### AIM OF THE TASK:
Reproduce the background passage on moisture absorbents below word for word, in full.

### TEXT PROVIDED:
■ ■ ■ ■ ■ ■ ■

BACKGROUND OF THE INVENTION
As the conventional means of removing moisture in the air, there
have been used moisture absorbents such as lithium chloride,
calcium chloride, magnesium chloride and phosphorus pentoxide.
These moisture absorbents can rapidly absorb moisture in large
quantities; however, they become liquefied upon moisture absorption
because of deliquescence, which causes contamination of the
surroundings and makes it difficult to work them into any shape or
form and to remove the absorbed moisture (hereinafter referred to
as reconditioning). In contrast, moisture absorbents such as silica
gel, zeolite, sodium sulfate, activated alumina and activated
carbon can only absorb moisture in small quantities at a low speed
and requires high temperatures for reconditioning. Thus both kinds
of moisture absorbents meet with many difficulties when put to
practical use for various purposes.
For the purpose of overcoming these difficulties, there has been
proposed the use of water-absorbing resins mixed with deliquescent
salts (see, e.g., JP-A 52-107042 and JP-A 63-31522). To make
moisture adsorbents in the form of sheets, non-woven cloths or the
like by this technique, they should be dispersed in, sandwiched
between or wrapped in the sheets, non-woven cloths or the like,
which causes many problems that the moisture adsorbents are liable
to come off, the products have unsatisfactory ability to absorb
moisture, and their working into the above forms requires laborious
steps.

■ ■ ■ ■ ■ ■ ■

### MATERIAL PROVIDED:
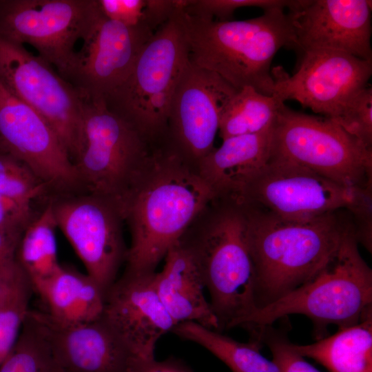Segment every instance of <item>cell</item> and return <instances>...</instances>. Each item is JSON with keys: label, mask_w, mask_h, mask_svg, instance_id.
<instances>
[{"label": "cell", "mask_w": 372, "mask_h": 372, "mask_svg": "<svg viewBox=\"0 0 372 372\" xmlns=\"http://www.w3.org/2000/svg\"><path fill=\"white\" fill-rule=\"evenodd\" d=\"M215 198L196 165L165 142L149 160L121 209L131 244L125 272L150 274Z\"/></svg>", "instance_id": "obj_1"}, {"label": "cell", "mask_w": 372, "mask_h": 372, "mask_svg": "<svg viewBox=\"0 0 372 372\" xmlns=\"http://www.w3.org/2000/svg\"><path fill=\"white\" fill-rule=\"evenodd\" d=\"M249 223L245 204L214 198L178 240L192 256L209 291L220 332L240 327L257 309Z\"/></svg>", "instance_id": "obj_2"}, {"label": "cell", "mask_w": 372, "mask_h": 372, "mask_svg": "<svg viewBox=\"0 0 372 372\" xmlns=\"http://www.w3.org/2000/svg\"><path fill=\"white\" fill-rule=\"evenodd\" d=\"M247 207L257 309L310 280L336 252L353 223L342 215L345 210L296 221Z\"/></svg>", "instance_id": "obj_3"}, {"label": "cell", "mask_w": 372, "mask_h": 372, "mask_svg": "<svg viewBox=\"0 0 372 372\" xmlns=\"http://www.w3.org/2000/svg\"><path fill=\"white\" fill-rule=\"evenodd\" d=\"M179 16L190 61L214 72L237 90L251 87L273 96L271 65L282 47H292L293 23L284 9L264 10L258 17L218 21Z\"/></svg>", "instance_id": "obj_4"}, {"label": "cell", "mask_w": 372, "mask_h": 372, "mask_svg": "<svg viewBox=\"0 0 372 372\" xmlns=\"http://www.w3.org/2000/svg\"><path fill=\"white\" fill-rule=\"evenodd\" d=\"M352 223L333 256L307 282L256 309L241 327L249 332L291 314L313 322L318 339L330 324L338 329L372 318V270L361 256Z\"/></svg>", "instance_id": "obj_5"}, {"label": "cell", "mask_w": 372, "mask_h": 372, "mask_svg": "<svg viewBox=\"0 0 372 372\" xmlns=\"http://www.w3.org/2000/svg\"><path fill=\"white\" fill-rule=\"evenodd\" d=\"M180 9L156 30L128 76L103 101L151 146L165 138L172 101L189 63Z\"/></svg>", "instance_id": "obj_6"}, {"label": "cell", "mask_w": 372, "mask_h": 372, "mask_svg": "<svg viewBox=\"0 0 372 372\" xmlns=\"http://www.w3.org/2000/svg\"><path fill=\"white\" fill-rule=\"evenodd\" d=\"M151 146L103 101L85 100L82 135L74 164L85 192L121 209L144 169Z\"/></svg>", "instance_id": "obj_7"}, {"label": "cell", "mask_w": 372, "mask_h": 372, "mask_svg": "<svg viewBox=\"0 0 372 372\" xmlns=\"http://www.w3.org/2000/svg\"><path fill=\"white\" fill-rule=\"evenodd\" d=\"M271 156L351 188L371 185L372 149L324 116L281 103L273 125Z\"/></svg>", "instance_id": "obj_8"}, {"label": "cell", "mask_w": 372, "mask_h": 372, "mask_svg": "<svg viewBox=\"0 0 372 372\" xmlns=\"http://www.w3.org/2000/svg\"><path fill=\"white\" fill-rule=\"evenodd\" d=\"M370 186L347 187L305 167L271 156L232 199L283 220L302 221L341 210L351 212Z\"/></svg>", "instance_id": "obj_9"}, {"label": "cell", "mask_w": 372, "mask_h": 372, "mask_svg": "<svg viewBox=\"0 0 372 372\" xmlns=\"http://www.w3.org/2000/svg\"><path fill=\"white\" fill-rule=\"evenodd\" d=\"M0 83L49 123L74 163L85 104L80 92L45 60L1 37Z\"/></svg>", "instance_id": "obj_10"}, {"label": "cell", "mask_w": 372, "mask_h": 372, "mask_svg": "<svg viewBox=\"0 0 372 372\" xmlns=\"http://www.w3.org/2000/svg\"><path fill=\"white\" fill-rule=\"evenodd\" d=\"M99 12L97 0H0V37L32 46L63 77Z\"/></svg>", "instance_id": "obj_11"}, {"label": "cell", "mask_w": 372, "mask_h": 372, "mask_svg": "<svg viewBox=\"0 0 372 372\" xmlns=\"http://www.w3.org/2000/svg\"><path fill=\"white\" fill-rule=\"evenodd\" d=\"M56 227L83 262L87 274L106 292L125 262L123 219L110 201L87 192L49 197Z\"/></svg>", "instance_id": "obj_12"}, {"label": "cell", "mask_w": 372, "mask_h": 372, "mask_svg": "<svg viewBox=\"0 0 372 372\" xmlns=\"http://www.w3.org/2000/svg\"><path fill=\"white\" fill-rule=\"evenodd\" d=\"M0 148L25 164L48 196L84 192L69 153L49 123L0 83Z\"/></svg>", "instance_id": "obj_13"}, {"label": "cell", "mask_w": 372, "mask_h": 372, "mask_svg": "<svg viewBox=\"0 0 372 372\" xmlns=\"http://www.w3.org/2000/svg\"><path fill=\"white\" fill-rule=\"evenodd\" d=\"M300 54L298 68L292 76L281 67L271 70L273 96L282 103L295 100L335 121L348 102L368 86L372 61L333 50Z\"/></svg>", "instance_id": "obj_14"}, {"label": "cell", "mask_w": 372, "mask_h": 372, "mask_svg": "<svg viewBox=\"0 0 372 372\" xmlns=\"http://www.w3.org/2000/svg\"><path fill=\"white\" fill-rule=\"evenodd\" d=\"M154 33L143 23L130 27L108 19L100 10L63 78L85 100L104 101L128 76Z\"/></svg>", "instance_id": "obj_15"}, {"label": "cell", "mask_w": 372, "mask_h": 372, "mask_svg": "<svg viewBox=\"0 0 372 372\" xmlns=\"http://www.w3.org/2000/svg\"><path fill=\"white\" fill-rule=\"evenodd\" d=\"M237 91L189 60L172 101L165 143L197 167L215 147L223 110Z\"/></svg>", "instance_id": "obj_16"}, {"label": "cell", "mask_w": 372, "mask_h": 372, "mask_svg": "<svg viewBox=\"0 0 372 372\" xmlns=\"http://www.w3.org/2000/svg\"><path fill=\"white\" fill-rule=\"evenodd\" d=\"M289 13L291 48L340 51L372 61L371 1L300 0Z\"/></svg>", "instance_id": "obj_17"}, {"label": "cell", "mask_w": 372, "mask_h": 372, "mask_svg": "<svg viewBox=\"0 0 372 372\" xmlns=\"http://www.w3.org/2000/svg\"><path fill=\"white\" fill-rule=\"evenodd\" d=\"M154 273L125 271L106 292L102 316L136 356L147 359L154 358L158 340L176 325L156 292Z\"/></svg>", "instance_id": "obj_18"}, {"label": "cell", "mask_w": 372, "mask_h": 372, "mask_svg": "<svg viewBox=\"0 0 372 372\" xmlns=\"http://www.w3.org/2000/svg\"><path fill=\"white\" fill-rule=\"evenodd\" d=\"M50 344L56 364L66 372H130L136 356L101 317L63 325L45 312L32 311Z\"/></svg>", "instance_id": "obj_19"}, {"label": "cell", "mask_w": 372, "mask_h": 372, "mask_svg": "<svg viewBox=\"0 0 372 372\" xmlns=\"http://www.w3.org/2000/svg\"><path fill=\"white\" fill-rule=\"evenodd\" d=\"M272 129L223 140L198 163V172L215 198H236L265 166L271 154Z\"/></svg>", "instance_id": "obj_20"}, {"label": "cell", "mask_w": 372, "mask_h": 372, "mask_svg": "<svg viewBox=\"0 0 372 372\" xmlns=\"http://www.w3.org/2000/svg\"><path fill=\"white\" fill-rule=\"evenodd\" d=\"M153 281L159 298L176 324L194 322L218 331V320L205 297L197 266L179 241L167 251L163 268L154 273Z\"/></svg>", "instance_id": "obj_21"}, {"label": "cell", "mask_w": 372, "mask_h": 372, "mask_svg": "<svg viewBox=\"0 0 372 372\" xmlns=\"http://www.w3.org/2000/svg\"><path fill=\"white\" fill-rule=\"evenodd\" d=\"M54 322L63 325L92 322L103 316L105 293L87 273L61 265L48 280L36 287Z\"/></svg>", "instance_id": "obj_22"}, {"label": "cell", "mask_w": 372, "mask_h": 372, "mask_svg": "<svg viewBox=\"0 0 372 372\" xmlns=\"http://www.w3.org/2000/svg\"><path fill=\"white\" fill-rule=\"evenodd\" d=\"M293 349L329 372H372V318L340 328L309 344L292 343Z\"/></svg>", "instance_id": "obj_23"}, {"label": "cell", "mask_w": 372, "mask_h": 372, "mask_svg": "<svg viewBox=\"0 0 372 372\" xmlns=\"http://www.w3.org/2000/svg\"><path fill=\"white\" fill-rule=\"evenodd\" d=\"M172 332L207 349L231 372H280L273 360L262 355L258 341L239 342L194 322L177 324Z\"/></svg>", "instance_id": "obj_24"}, {"label": "cell", "mask_w": 372, "mask_h": 372, "mask_svg": "<svg viewBox=\"0 0 372 372\" xmlns=\"http://www.w3.org/2000/svg\"><path fill=\"white\" fill-rule=\"evenodd\" d=\"M56 224L50 202L28 225L19 240L18 262L33 290L60 268L55 239Z\"/></svg>", "instance_id": "obj_25"}, {"label": "cell", "mask_w": 372, "mask_h": 372, "mask_svg": "<svg viewBox=\"0 0 372 372\" xmlns=\"http://www.w3.org/2000/svg\"><path fill=\"white\" fill-rule=\"evenodd\" d=\"M281 103L274 96L264 95L251 87L238 90L223 110L218 127L220 137L225 140L270 128Z\"/></svg>", "instance_id": "obj_26"}, {"label": "cell", "mask_w": 372, "mask_h": 372, "mask_svg": "<svg viewBox=\"0 0 372 372\" xmlns=\"http://www.w3.org/2000/svg\"><path fill=\"white\" fill-rule=\"evenodd\" d=\"M55 366L44 331L29 309L15 345L0 365V372H52Z\"/></svg>", "instance_id": "obj_27"}, {"label": "cell", "mask_w": 372, "mask_h": 372, "mask_svg": "<svg viewBox=\"0 0 372 372\" xmlns=\"http://www.w3.org/2000/svg\"><path fill=\"white\" fill-rule=\"evenodd\" d=\"M0 194L32 207L34 199L49 196L45 185L23 162L0 152Z\"/></svg>", "instance_id": "obj_28"}, {"label": "cell", "mask_w": 372, "mask_h": 372, "mask_svg": "<svg viewBox=\"0 0 372 372\" xmlns=\"http://www.w3.org/2000/svg\"><path fill=\"white\" fill-rule=\"evenodd\" d=\"M296 0H189L183 11L190 17L202 20L230 21L234 12L244 7L272 8H293Z\"/></svg>", "instance_id": "obj_29"}, {"label": "cell", "mask_w": 372, "mask_h": 372, "mask_svg": "<svg viewBox=\"0 0 372 372\" xmlns=\"http://www.w3.org/2000/svg\"><path fill=\"white\" fill-rule=\"evenodd\" d=\"M251 339L265 344L280 372H321L296 352L285 332L271 325L254 329Z\"/></svg>", "instance_id": "obj_30"}, {"label": "cell", "mask_w": 372, "mask_h": 372, "mask_svg": "<svg viewBox=\"0 0 372 372\" xmlns=\"http://www.w3.org/2000/svg\"><path fill=\"white\" fill-rule=\"evenodd\" d=\"M344 131L372 149V87L366 86L346 105L334 121Z\"/></svg>", "instance_id": "obj_31"}, {"label": "cell", "mask_w": 372, "mask_h": 372, "mask_svg": "<svg viewBox=\"0 0 372 372\" xmlns=\"http://www.w3.org/2000/svg\"><path fill=\"white\" fill-rule=\"evenodd\" d=\"M32 287H28L14 298L0 306V365L15 345L29 311Z\"/></svg>", "instance_id": "obj_32"}, {"label": "cell", "mask_w": 372, "mask_h": 372, "mask_svg": "<svg viewBox=\"0 0 372 372\" xmlns=\"http://www.w3.org/2000/svg\"><path fill=\"white\" fill-rule=\"evenodd\" d=\"M35 216L32 207L19 204L0 194V231L21 238L23 233Z\"/></svg>", "instance_id": "obj_33"}, {"label": "cell", "mask_w": 372, "mask_h": 372, "mask_svg": "<svg viewBox=\"0 0 372 372\" xmlns=\"http://www.w3.org/2000/svg\"><path fill=\"white\" fill-rule=\"evenodd\" d=\"M20 239L0 231L1 282L19 285L30 282L17 260V251Z\"/></svg>", "instance_id": "obj_34"}, {"label": "cell", "mask_w": 372, "mask_h": 372, "mask_svg": "<svg viewBox=\"0 0 372 372\" xmlns=\"http://www.w3.org/2000/svg\"><path fill=\"white\" fill-rule=\"evenodd\" d=\"M97 2L105 17L134 27L141 23L146 0H97Z\"/></svg>", "instance_id": "obj_35"}, {"label": "cell", "mask_w": 372, "mask_h": 372, "mask_svg": "<svg viewBox=\"0 0 372 372\" xmlns=\"http://www.w3.org/2000/svg\"><path fill=\"white\" fill-rule=\"evenodd\" d=\"M188 2L189 0H146L141 23L155 32L178 9H184Z\"/></svg>", "instance_id": "obj_36"}, {"label": "cell", "mask_w": 372, "mask_h": 372, "mask_svg": "<svg viewBox=\"0 0 372 372\" xmlns=\"http://www.w3.org/2000/svg\"><path fill=\"white\" fill-rule=\"evenodd\" d=\"M130 372H193L182 360L174 357L158 361L153 358L135 356L132 362Z\"/></svg>", "instance_id": "obj_37"}, {"label": "cell", "mask_w": 372, "mask_h": 372, "mask_svg": "<svg viewBox=\"0 0 372 372\" xmlns=\"http://www.w3.org/2000/svg\"><path fill=\"white\" fill-rule=\"evenodd\" d=\"M30 286L32 284L30 282L19 285H11L0 282V306L8 302L23 289Z\"/></svg>", "instance_id": "obj_38"}, {"label": "cell", "mask_w": 372, "mask_h": 372, "mask_svg": "<svg viewBox=\"0 0 372 372\" xmlns=\"http://www.w3.org/2000/svg\"><path fill=\"white\" fill-rule=\"evenodd\" d=\"M52 372H66L63 369H62L60 366H59L56 364V366L52 371Z\"/></svg>", "instance_id": "obj_39"}, {"label": "cell", "mask_w": 372, "mask_h": 372, "mask_svg": "<svg viewBox=\"0 0 372 372\" xmlns=\"http://www.w3.org/2000/svg\"><path fill=\"white\" fill-rule=\"evenodd\" d=\"M1 151H2V149L0 148V152H1Z\"/></svg>", "instance_id": "obj_40"}]
</instances>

■ ■ ■ ■ ■ ■ ■

### OUTPUT:
BACKGROUND OF THE INVENTION
As the conventional means of removing moisture in the air, there
have been used moisture absorbents such as lithium chloride,
calcium chloride, magnesium chloride and phosphorus pentoxide.
These moisture absorbents can rapidly absorb moisture in large
quantities; however, they become liquefied upon moisture absorption
because of deliquescence, which causes contamination of the
surroundings and makes it difficult to work them into any shape or
form and to remove the absorbed moisture (hereinafter referred to
as reconditioning). In contrast, moisture absorbents such as silica
gel, zeolite, sodium sulfate, activated alumina and activated
carbon can only absorb moisture in small quantities at a low speed
and requires high temperatures for reconditioning. Thus both kinds
of moisture absorbents meet with many difficulties when put to
practical use for various purposes.
For the purpose of overcoming these difficulties, there has been
proposed the use of water-absorbing resins mixed with deliquescent
salts (see, e.g., JP-A 52-107042 and JP-A 63-31522). To make
moisture adsorbents in the form of sheets, non-woven cloths or the
like by this technique, they should be dispersed in, sandwiched
between or wrapped in the sheets, non-woven cloths or the like,
which causes many problems that the moisture adsorbents are liable
to come off, the products have unsatisfactory ability to absorb
moisture, and their working into the above forms requires laborious
steps.